_Extracted text_
# Bidirectional LSTM with word2vec

## Run on Google Colab
In order to run on google colab, you need to prepare three things:
1. mount to google drive. 
2. upload dataManager.py and loadSST.py file to the runtime memory. upload the TempFiles/SST_DataManager to your google drive. 
3. change the file path for dataManger and save model path. (Search for variable name dataManger_fp and model_path). Change them to where your dataManger's file path on drive, and where you want to save the trained model on drive. 

## Data Representation
The input to our model is a sentence string, we will represent a sentence by word2vec vector. The shape is (300,), type is float64.   
Need to use gensim 4.3.2 (current version) will "from scipy.linalg import get_blas_funcs, triu", and triu is removed from scipy 1.12. And we can't install scipy 1.11. I tried to download the file and write a load function for it, but there is little information on the internet, everyone is using gensim.  
So eventually my solution is to use gensim 4.3.2 and python 3.10. We can install scipy 1.11.0 with python 3.10, and it solves the problem. besides, gensim.downloader.load("word2vec-google-news-300") seems stop working. So we will have to download the file from
 https://code.google.com/archive/p/word2vec/    
 (1.5 GB) and unzip it (not sure if it's necessary), and then use from gensim.models import KeyedVectors to solve this problem. 

In [2]:
import pickle

def save_pickle(obj, path):
    with open(path, "wb") as f:
        pickle.dump(obj, f)


def load_pickle(path):
    with open(path, "rb") as f:
        return pickle.load(f)

In [3]:
import os

import gensim.downloader
from gensim.models import KeyedVectors
import numpy as np

W2V_EMBEDDING_DIM = 300
SEQ_LEN = 52

def load_word2vec():
    # word2vec_model = gensim.downloader.load("word2vec-google-news-300") 
    # above method doesn't work anymore, you need to download the file from internet
    word2vec_file = 'TempFiles/GoogleNews-vectors-negative300.bin'
    word2vec_model = KeyedVectors.load_word2vec_format(word2vec_file, binary=True)

_Stored data_
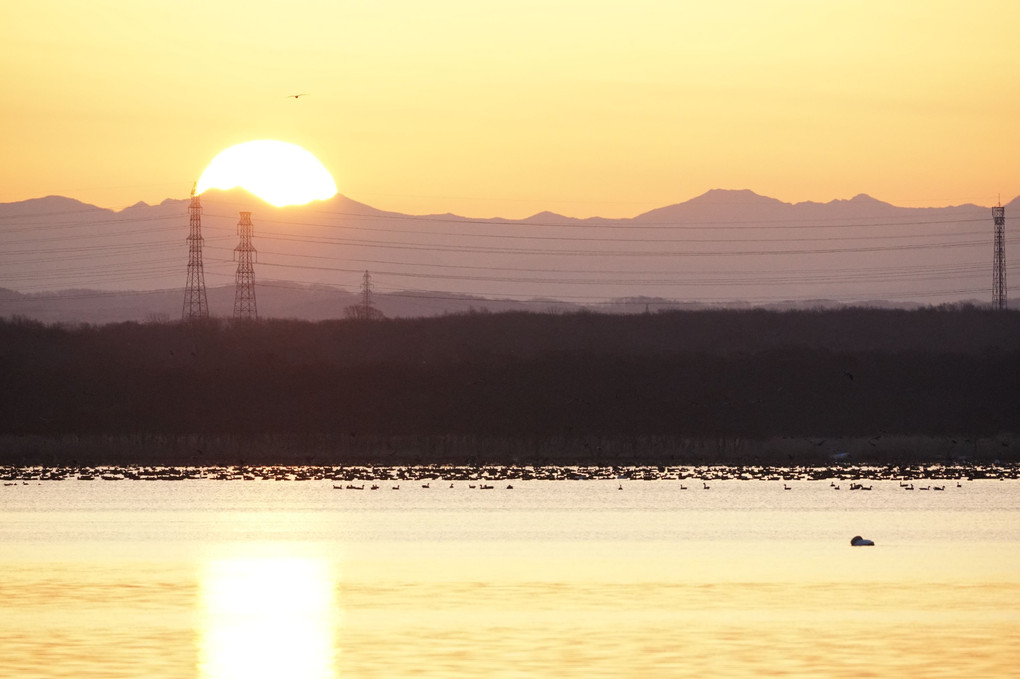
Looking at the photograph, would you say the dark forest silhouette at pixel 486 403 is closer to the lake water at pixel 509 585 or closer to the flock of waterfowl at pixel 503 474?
the flock of waterfowl at pixel 503 474

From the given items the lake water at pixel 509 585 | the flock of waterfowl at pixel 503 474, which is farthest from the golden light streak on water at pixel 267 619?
the flock of waterfowl at pixel 503 474

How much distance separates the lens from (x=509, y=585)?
2967cm

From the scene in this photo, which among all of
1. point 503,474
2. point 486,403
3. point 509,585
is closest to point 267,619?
point 509,585

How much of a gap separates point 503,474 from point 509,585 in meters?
32.0

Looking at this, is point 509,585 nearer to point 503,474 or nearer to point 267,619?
point 267,619

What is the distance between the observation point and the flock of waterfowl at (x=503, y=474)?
192 feet

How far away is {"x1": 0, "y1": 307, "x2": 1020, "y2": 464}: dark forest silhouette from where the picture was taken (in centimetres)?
7712

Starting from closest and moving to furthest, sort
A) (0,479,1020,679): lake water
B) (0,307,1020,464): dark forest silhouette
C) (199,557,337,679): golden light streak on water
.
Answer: (199,557,337,679): golden light streak on water → (0,479,1020,679): lake water → (0,307,1020,464): dark forest silhouette

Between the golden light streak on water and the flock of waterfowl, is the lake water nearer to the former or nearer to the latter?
the golden light streak on water

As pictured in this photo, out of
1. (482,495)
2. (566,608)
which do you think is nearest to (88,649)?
(566,608)

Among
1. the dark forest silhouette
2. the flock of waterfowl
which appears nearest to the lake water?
the flock of waterfowl

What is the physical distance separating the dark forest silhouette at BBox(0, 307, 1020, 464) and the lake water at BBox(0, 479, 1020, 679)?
25.2m

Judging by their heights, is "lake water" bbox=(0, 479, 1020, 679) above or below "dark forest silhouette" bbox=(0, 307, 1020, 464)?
Result: below

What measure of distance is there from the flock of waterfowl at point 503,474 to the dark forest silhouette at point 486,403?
4.77m
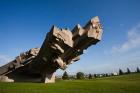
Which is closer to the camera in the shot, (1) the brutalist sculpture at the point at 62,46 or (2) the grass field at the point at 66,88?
(2) the grass field at the point at 66,88

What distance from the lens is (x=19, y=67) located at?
67.2 feet

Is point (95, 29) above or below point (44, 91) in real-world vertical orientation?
above

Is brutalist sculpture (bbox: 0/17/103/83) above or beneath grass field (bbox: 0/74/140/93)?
above

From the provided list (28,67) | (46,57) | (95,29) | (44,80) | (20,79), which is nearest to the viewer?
(95,29)

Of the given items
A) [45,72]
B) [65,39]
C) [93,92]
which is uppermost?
[65,39]

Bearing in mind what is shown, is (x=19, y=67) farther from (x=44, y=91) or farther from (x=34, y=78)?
(x=44, y=91)

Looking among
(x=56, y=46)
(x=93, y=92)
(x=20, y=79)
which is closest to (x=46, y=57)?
(x=56, y=46)

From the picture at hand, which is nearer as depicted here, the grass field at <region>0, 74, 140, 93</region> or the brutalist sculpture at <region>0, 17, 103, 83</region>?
the grass field at <region>0, 74, 140, 93</region>

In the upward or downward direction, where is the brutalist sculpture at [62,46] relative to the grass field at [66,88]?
upward

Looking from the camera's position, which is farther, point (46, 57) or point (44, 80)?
point (44, 80)

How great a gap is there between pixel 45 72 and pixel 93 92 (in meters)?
7.45

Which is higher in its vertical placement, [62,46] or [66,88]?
[62,46]

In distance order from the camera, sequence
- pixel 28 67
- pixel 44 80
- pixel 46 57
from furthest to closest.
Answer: pixel 28 67 → pixel 44 80 → pixel 46 57

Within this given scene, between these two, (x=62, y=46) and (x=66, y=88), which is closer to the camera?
(x=66, y=88)
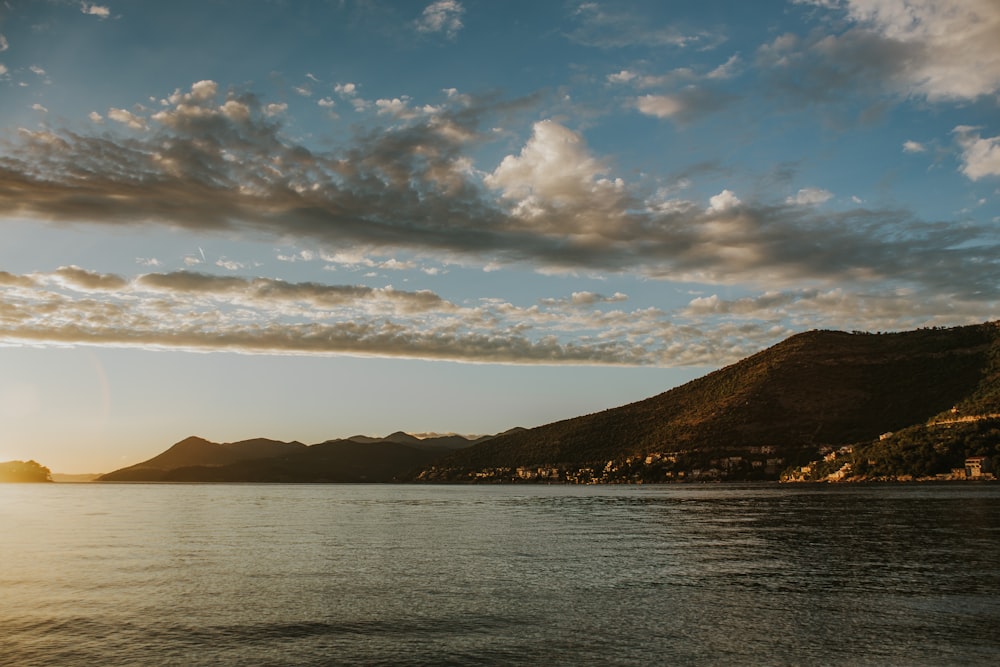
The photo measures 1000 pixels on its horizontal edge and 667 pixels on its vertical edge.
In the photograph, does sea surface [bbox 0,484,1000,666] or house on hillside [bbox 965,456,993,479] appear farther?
house on hillside [bbox 965,456,993,479]

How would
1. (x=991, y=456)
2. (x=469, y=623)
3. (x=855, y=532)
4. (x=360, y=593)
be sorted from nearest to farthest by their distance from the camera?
(x=469, y=623)
(x=360, y=593)
(x=855, y=532)
(x=991, y=456)

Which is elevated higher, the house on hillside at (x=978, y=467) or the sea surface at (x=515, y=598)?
the sea surface at (x=515, y=598)

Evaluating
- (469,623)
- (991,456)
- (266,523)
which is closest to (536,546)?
(469,623)

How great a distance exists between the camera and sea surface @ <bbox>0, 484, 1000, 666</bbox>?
982 inches

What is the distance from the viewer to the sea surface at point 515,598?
25.0 metres

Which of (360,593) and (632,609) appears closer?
(632,609)

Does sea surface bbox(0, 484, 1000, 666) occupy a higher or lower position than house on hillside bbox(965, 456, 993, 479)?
higher

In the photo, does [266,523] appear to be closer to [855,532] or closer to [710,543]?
[710,543]

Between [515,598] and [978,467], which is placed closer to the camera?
[515,598]

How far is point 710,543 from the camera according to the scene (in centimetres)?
5738

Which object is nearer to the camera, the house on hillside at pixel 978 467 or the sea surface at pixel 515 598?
the sea surface at pixel 515 598

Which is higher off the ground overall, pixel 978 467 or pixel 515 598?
pixel 515 598

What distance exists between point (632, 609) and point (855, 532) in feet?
134

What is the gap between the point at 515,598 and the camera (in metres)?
34.3
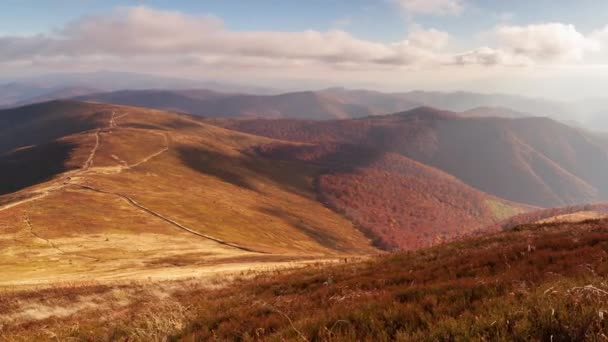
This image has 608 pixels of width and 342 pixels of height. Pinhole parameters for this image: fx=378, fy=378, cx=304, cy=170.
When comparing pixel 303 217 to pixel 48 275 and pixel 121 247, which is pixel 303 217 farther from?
pixel 48 275

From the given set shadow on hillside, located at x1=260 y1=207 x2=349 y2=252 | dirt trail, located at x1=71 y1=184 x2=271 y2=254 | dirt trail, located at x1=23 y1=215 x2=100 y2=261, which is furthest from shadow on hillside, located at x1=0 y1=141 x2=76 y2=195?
dirt trail, located at x1=23 y1=215 x2=100 y2=261

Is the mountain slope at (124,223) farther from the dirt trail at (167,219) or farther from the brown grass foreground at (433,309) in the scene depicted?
the brown grass foreground at (433,309)

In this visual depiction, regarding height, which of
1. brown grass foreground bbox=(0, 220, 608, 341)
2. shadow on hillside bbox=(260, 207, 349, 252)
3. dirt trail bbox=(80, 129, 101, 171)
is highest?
brown grass foreground bbox=(0, 220, 608, 341)

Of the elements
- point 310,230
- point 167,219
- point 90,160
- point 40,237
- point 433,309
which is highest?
point 433,309

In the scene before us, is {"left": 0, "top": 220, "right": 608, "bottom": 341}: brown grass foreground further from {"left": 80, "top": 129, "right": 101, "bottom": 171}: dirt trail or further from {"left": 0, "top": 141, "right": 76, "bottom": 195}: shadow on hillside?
{"left": 0, "top": 141, "right": 76, "bottom": 195}: shadow on hillside

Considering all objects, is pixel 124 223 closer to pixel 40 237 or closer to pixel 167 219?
pixel 167 219

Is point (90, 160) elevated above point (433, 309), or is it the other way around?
point (433, 309)

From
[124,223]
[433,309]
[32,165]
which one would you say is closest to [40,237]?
[124,223]
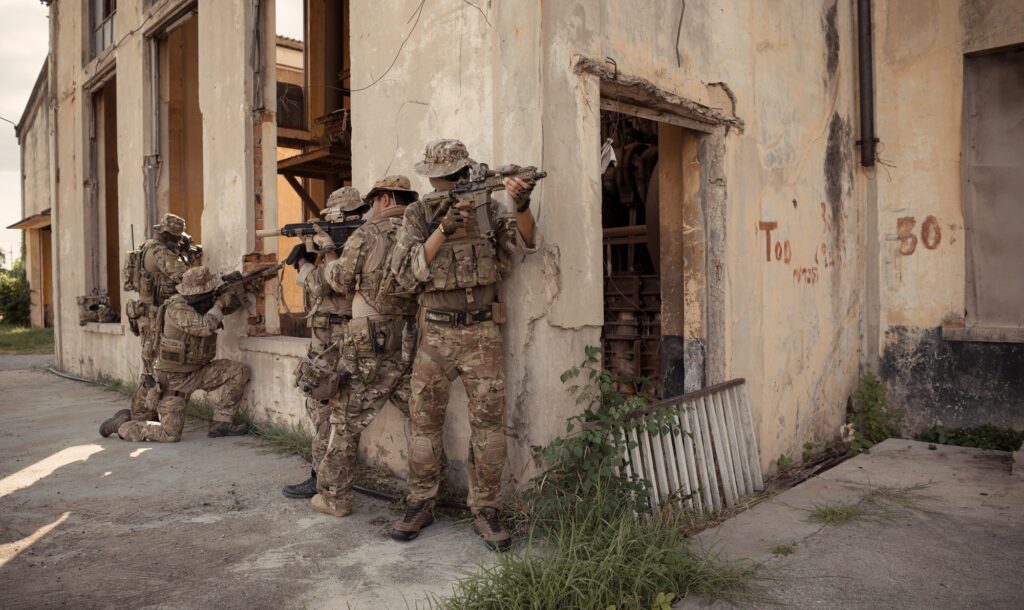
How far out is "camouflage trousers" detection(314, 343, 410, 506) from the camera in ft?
12.5

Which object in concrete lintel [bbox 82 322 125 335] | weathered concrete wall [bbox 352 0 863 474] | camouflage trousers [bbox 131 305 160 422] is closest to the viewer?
weathered concrete wall [bbox 352 0 863 474]

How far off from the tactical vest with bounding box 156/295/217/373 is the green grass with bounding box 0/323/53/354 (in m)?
9.74

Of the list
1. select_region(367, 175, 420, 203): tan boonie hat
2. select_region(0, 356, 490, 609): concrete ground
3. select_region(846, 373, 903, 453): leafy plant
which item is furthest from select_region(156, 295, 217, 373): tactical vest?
select_region(846, 373, 903, 453): leafy plant

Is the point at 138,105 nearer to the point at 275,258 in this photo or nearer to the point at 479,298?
the point at 275,258

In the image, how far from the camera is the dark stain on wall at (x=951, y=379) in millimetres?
5520

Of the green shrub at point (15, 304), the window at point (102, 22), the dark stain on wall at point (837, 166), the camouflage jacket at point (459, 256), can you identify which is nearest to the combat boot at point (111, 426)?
the camouflage jacket at point (459, 256)

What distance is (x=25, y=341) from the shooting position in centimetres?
1505

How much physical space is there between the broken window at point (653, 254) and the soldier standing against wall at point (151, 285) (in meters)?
3.88

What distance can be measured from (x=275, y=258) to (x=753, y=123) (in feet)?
13.4

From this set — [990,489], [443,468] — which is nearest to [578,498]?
[443,468]

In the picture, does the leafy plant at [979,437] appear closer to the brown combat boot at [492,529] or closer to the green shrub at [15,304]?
the brown combat boot at [492,529]

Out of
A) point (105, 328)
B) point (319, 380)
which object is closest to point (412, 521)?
point (319, 380)

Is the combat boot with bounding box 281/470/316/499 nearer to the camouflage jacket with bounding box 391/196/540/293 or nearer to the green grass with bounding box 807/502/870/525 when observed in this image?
the camouflage jacket with bounding box 391/196/540/293

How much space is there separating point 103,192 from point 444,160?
7.91 meters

_Set tasks_
1/ Translate this sentence from the page on the bidirectional LSTM with word2vec into Spanish: "So eventually my solution is to use gensim 4.3.2 and python 3.10."
2/ According to the page on the bidirectional LSTM with word2vec, how large is the word2vec file to download?
3/ Continue the page on the bidirectional LSTM with word2vec from where it stops.

_Answers per task_
1/ Así que, finalmente, mi solución es usar gensim 4.3.2 y python 3.10.

2/ 1.5 GB.

3/
    return word2vec_model

def create_or_load_slim_w2v(words_list, cache_w2v=True):
    """
    We are trying to get a smaller word2vec dictionary: word2vec dict only for words which appear in the training dataset.
    :param words_list: list of words to use for the w2v dict
    :param cache_w2v: whether to save locally the small w2v dictionary
    :return: dictionary which maps the known words to their vectors
    """
    w2v_path = "TempFiles/w2v_dict.pkl"
    if not os.path.exists(w2v_path):
        full_w2v = load_word2vec()
        w2v_emb_dict = {k: full_w2v[k] for k in words_list if k in full_w2v}
        if cache_w2v:
            save_pickle(w2v_emb_dict, w2v_path)
    else:
        w2v_emb_dict = load_pickle(w2v_path)
    return w2v_emb_dict


def sentence_to_embedding(sent, word_to_vec, seq_len=SEQ_LEN, embedding_dim=300):
    """
    this method gets a sentence and a word to vector mapping, and returns a list containing the
    words embeddings of the tokens in the sentence.
    :param sent: a list of word (string)
    :param word_to_vec: a word to vector mapping.
    :param seq_len: the fixed length for which the sentence will be mapped to.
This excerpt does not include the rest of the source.